Rule 13q-1 adopted by the SEC, would have implemented the resource extraction issuer payment disclosure provisions of Section 1504 of the Dodd-Frank Wall Street Reform and Consumer Protection Act. Under the SEC rule, a public company that qualified as a “resource extraction issuer” would have been required to publicly disclose in an annual report on Form SD of its tax return information relating to any single “payment” or series of related “payments” made by the issuer, its subsidiaries or controlled entities of $100,000 or more during the fiscal year covered by the Form SD to a “foreign government” or the U.S. Federal government for the “commercial development of oil, natural gas, or minerals” on a “project”-by-“project” basis.

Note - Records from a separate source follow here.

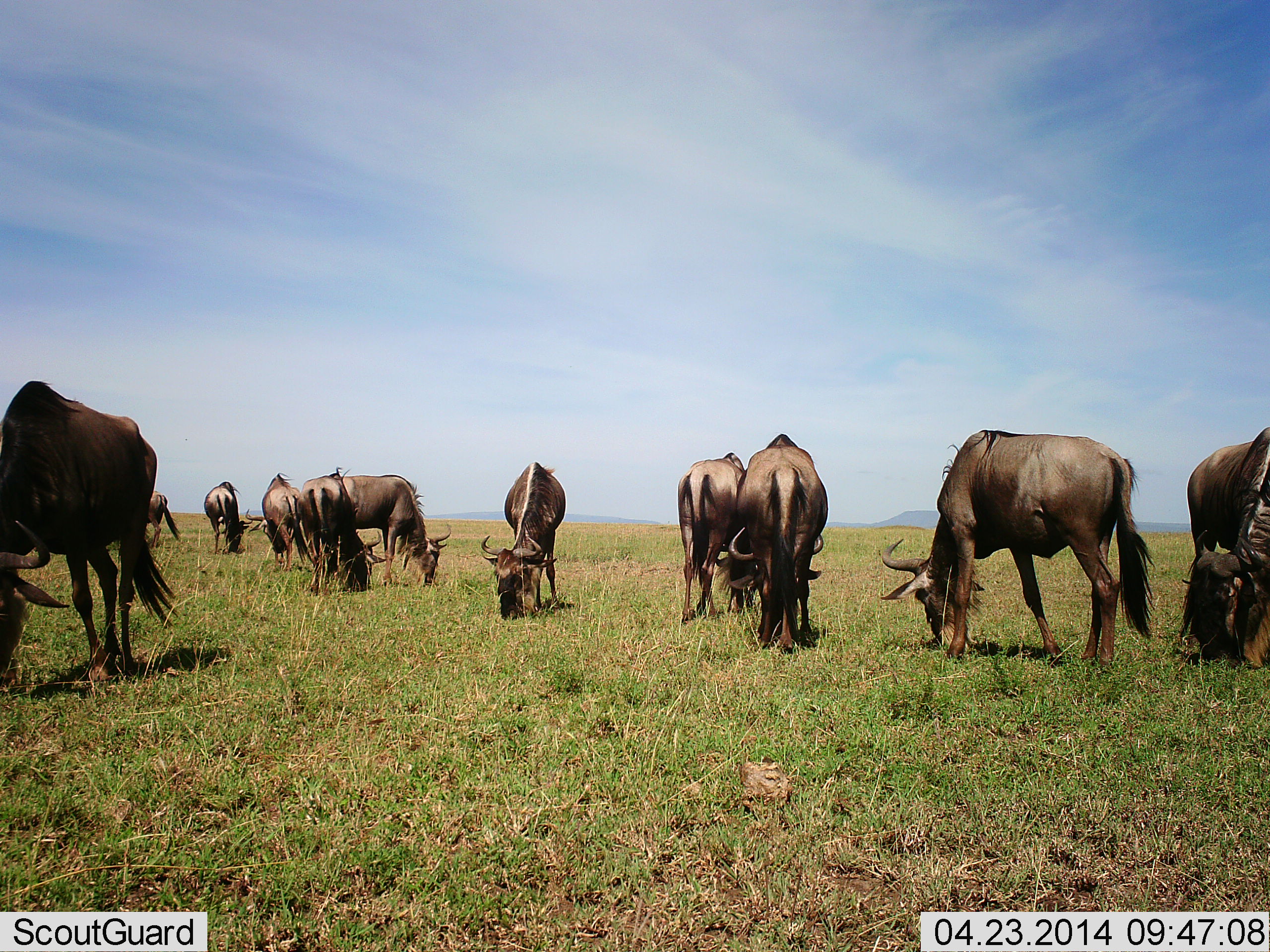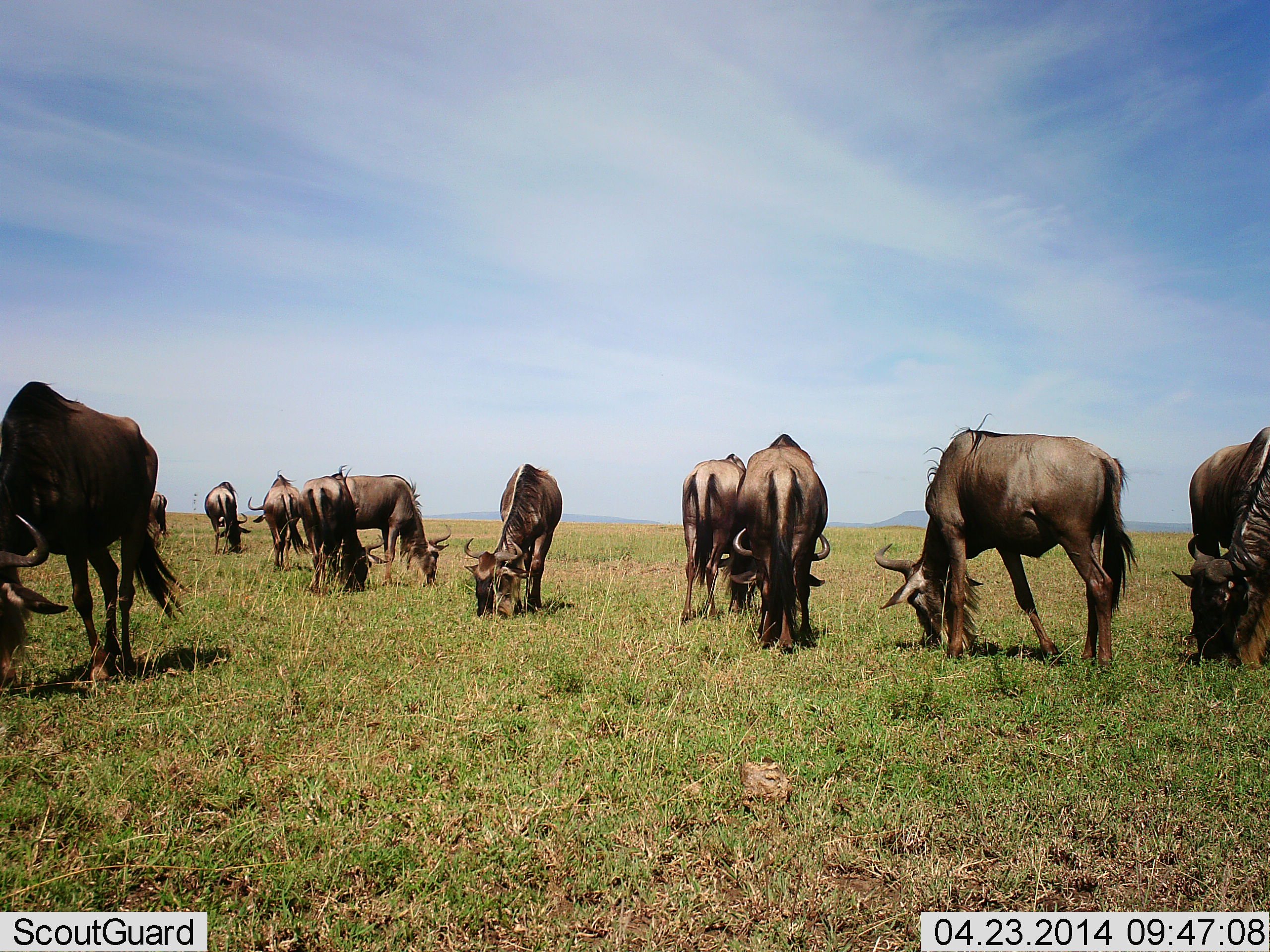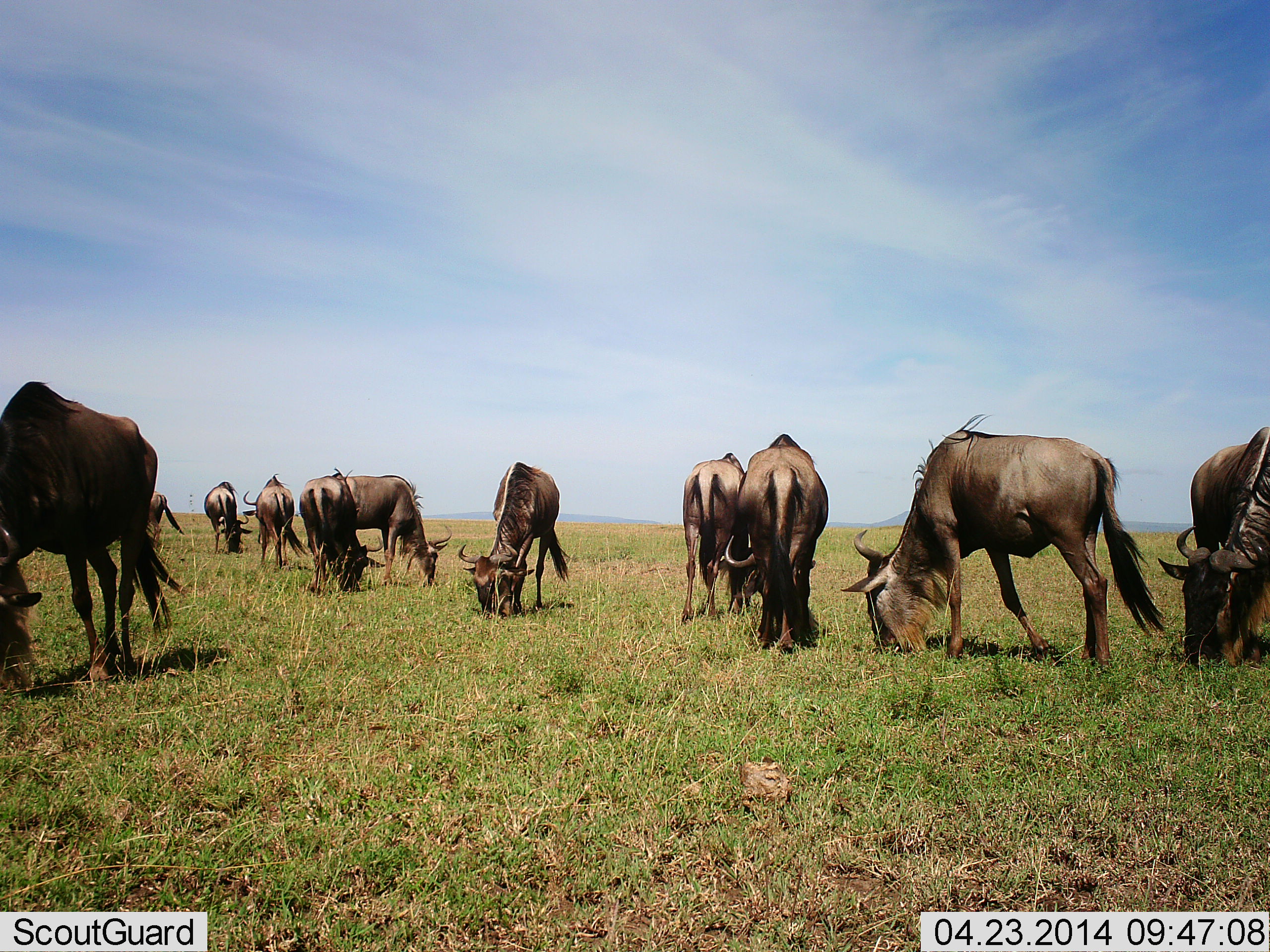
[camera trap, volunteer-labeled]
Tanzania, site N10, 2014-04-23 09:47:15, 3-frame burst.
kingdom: Animalia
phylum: Chordata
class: Mammalia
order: Artiodactyla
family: Bovidae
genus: Connochaetes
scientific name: Connochaetes taurinus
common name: blue wildebeest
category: wildebeest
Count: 11-50.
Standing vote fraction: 30%.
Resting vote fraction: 0%.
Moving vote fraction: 0%.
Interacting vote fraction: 0%.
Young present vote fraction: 0%.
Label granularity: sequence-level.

House Speaker Paul D. Ryan (R-Wis.), who attended the signing Tuesday, said it would be “the first of many Congressional Review Act bills to be signed into law by President Trump.” He said they would “provide relief for Americans hurt by regulations rushed through at the last minute by the Obama administration.”
Supporters of the SEC regulation say it would have provided greater transparency. The SEC said Congress had sought transparency “to help combat global corruption and empower citizens of resource-rich countries to hold their governments accountable.”
The regulation, which never went into effect, was drafted at the direction of the Obama administration in response to directions in the Dodd-Frank financial reform legislation. The directive was in an amendment backed by Sen. Benjamin L. Cardin (D-Md.) and then-Sen. Richard G. Lugar (R-Ind.).
Foes of the regulation, led by the U.S. Chamber of Commerce and the American Petroleum Institute, said the rule would put natural resource companies at a competitive disadvantage to foreign firms by disclosing too much of their contract terms.